> Source records:
════════

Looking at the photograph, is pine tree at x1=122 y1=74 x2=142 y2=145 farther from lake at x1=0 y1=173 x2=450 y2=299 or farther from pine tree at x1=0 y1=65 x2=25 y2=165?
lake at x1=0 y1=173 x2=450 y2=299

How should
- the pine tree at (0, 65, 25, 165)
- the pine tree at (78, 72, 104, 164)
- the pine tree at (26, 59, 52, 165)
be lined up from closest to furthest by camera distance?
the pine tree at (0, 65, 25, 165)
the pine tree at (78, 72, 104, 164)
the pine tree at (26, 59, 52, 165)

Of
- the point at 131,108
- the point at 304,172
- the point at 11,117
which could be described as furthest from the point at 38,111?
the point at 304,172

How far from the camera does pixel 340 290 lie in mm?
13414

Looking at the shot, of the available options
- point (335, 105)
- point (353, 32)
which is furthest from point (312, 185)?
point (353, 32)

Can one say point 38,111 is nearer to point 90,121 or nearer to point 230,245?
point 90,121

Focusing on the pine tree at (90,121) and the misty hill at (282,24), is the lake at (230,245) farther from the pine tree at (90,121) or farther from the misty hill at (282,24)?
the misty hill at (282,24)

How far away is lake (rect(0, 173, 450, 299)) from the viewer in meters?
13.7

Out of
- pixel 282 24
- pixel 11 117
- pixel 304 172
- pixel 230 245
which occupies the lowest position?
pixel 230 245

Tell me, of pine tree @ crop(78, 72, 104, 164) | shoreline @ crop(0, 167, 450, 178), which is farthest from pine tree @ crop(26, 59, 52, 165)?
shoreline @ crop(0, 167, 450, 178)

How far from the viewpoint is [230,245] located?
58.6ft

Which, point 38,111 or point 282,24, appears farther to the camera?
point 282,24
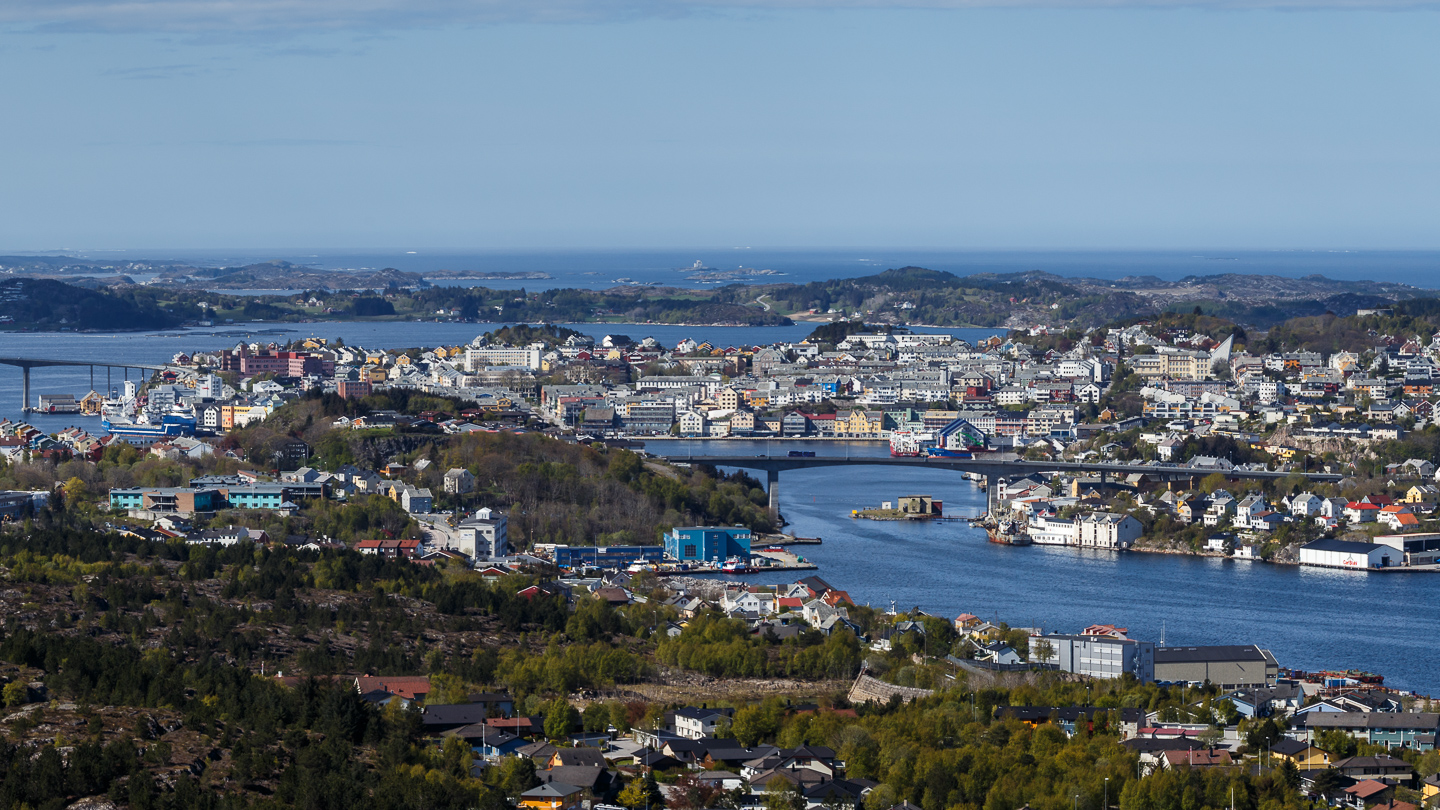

════════

> What is needed: Reproduce the listing from the line with "How far from the viewpoint" through the end of the listing, swapping "camera" for "viewer" and changing nothing else. Leave the pictures out of your answer.

> Task result:
How far from the viewpoint is [230,245] located?
58.6ft

Which, point 38,111 or point 282,24, appears farther to the viewer?
point 282,24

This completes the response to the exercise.